Material to process:

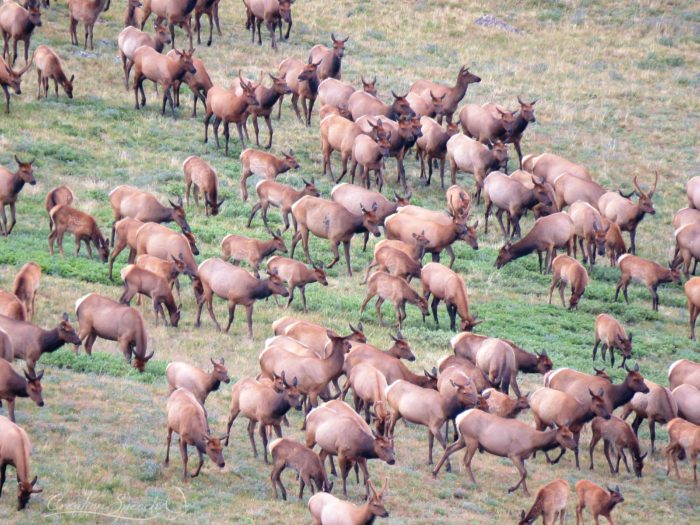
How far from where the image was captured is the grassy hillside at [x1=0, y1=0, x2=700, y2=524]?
1673cm

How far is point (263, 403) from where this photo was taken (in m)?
17.8

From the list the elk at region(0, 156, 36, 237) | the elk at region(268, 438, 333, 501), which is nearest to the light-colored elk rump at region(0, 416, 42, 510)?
the elk at region(268, 438, 333, 501)

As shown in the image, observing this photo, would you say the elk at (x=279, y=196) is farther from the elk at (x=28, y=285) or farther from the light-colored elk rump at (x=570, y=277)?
the elk at (x=28, y=285)

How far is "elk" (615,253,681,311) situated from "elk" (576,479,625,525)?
1089 cm

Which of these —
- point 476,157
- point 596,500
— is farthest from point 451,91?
point 596,500

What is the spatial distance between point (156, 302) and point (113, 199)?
4.12 metres

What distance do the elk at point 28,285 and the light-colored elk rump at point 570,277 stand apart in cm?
1092

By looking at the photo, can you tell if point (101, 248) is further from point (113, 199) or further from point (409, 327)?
point (409, 327)

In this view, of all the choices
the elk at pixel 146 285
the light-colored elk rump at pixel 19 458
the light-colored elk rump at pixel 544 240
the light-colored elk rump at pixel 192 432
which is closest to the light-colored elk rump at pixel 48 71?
the elk at pixel 146 285

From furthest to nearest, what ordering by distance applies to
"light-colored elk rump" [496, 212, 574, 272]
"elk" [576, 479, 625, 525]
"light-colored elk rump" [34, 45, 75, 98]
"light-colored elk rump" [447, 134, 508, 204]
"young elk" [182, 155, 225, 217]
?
1. "light-colored elk rump" [34, 45, 75, 98]
2. "light-colored elk rump" [447, 134, 508, 204]
3. "light-colored elk rump" [496, 212, 574, 272]
4. "young elk" [182, 155, 225, 217]
5. "elk" [576, 479, 625, 525]

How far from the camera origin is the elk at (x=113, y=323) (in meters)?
20.3

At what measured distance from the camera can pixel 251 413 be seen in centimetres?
1781

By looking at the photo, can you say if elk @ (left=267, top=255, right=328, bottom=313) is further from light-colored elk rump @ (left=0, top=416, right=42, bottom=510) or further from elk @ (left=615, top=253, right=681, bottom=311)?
light-colored elk rump @ (left=0, top=416, right=42, bottom=510)

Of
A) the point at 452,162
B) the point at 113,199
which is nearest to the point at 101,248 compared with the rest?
the point at 113,199
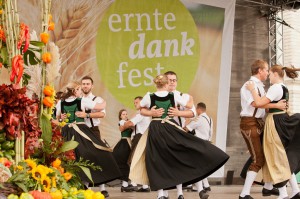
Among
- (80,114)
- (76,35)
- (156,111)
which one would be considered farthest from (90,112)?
(76,35)

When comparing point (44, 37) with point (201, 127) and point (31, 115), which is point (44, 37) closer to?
point (31, 115)

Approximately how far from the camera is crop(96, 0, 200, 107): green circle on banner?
11.1 m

Exercise description:
Copy out, unchanged, the span of lines beginning with the one that includes "In this view, of all the choices" and running through the final line of the material above. Leave the pictures out.

Result for this exercise:
In this view, of all the choices
the elk at pixel 146 285
the light-colored elk rump at pixel 19 458
the light-colored elk rump at pixel 544 240
the light-colored elk rump at pixel 192 432
which is closest to the light-colored elk rump at pixel 48 71?
the elk at pixel 146 285

From furthest to nearest, what ordering by distance applies to
"light-colored elk rump" [496, 212, 574, 272]
"elk" [576, 479, 625, 525]
"light-colored elk rump" [34, 45, 75, 98]
"light-colored elk rump" [447, 134, 508, 204]
"young elk" [182, 155, 225, 217]
?
1. "light-colored elk rump" [34, 45, 75, 98]
2. "light-colored elk rump" [447, 134, 508, 204]
3. "light-colored elk rump" [496, 212, 574, 272]
4. "young elk" [182, 155, 225, 217]
5. "elk" [576, 479, 625, 525]

How far from the camera origin is the elk at (x=113, y=323) (in meters)?
20.3

At what measured distance from the camera can pixel 251 413 be seen in centimetres?
1781

By looking at the photo, can you say if elk @ (left=267, top=255, right=328, bottom=313) is further from light-colored elk rump @ (left=0, top=416, right=42, bottom=510) or further from elk @ (left=615, top=253, right=681, bottom=311)?
light-colored elk rump @ (left=0, top=416, right=42, bottom=510)

Of
A) the point at 452,162
B) the point at 113,199
which is nearest to the point at 101,248 compared with the rest?
the point at 113,199
Among
- (80,114)
- (76,35)
- (156,111)
which one would be considered farthest from (90,112)?
(76,35)

When comparing point (44, 37) with point (201, 127) and point (31, 115), which is point (44, 37) closer to?
point (31, 115)

Approximately how far from the camera is crop(96, 0, 200, 107): green circle on banner?
11.1 m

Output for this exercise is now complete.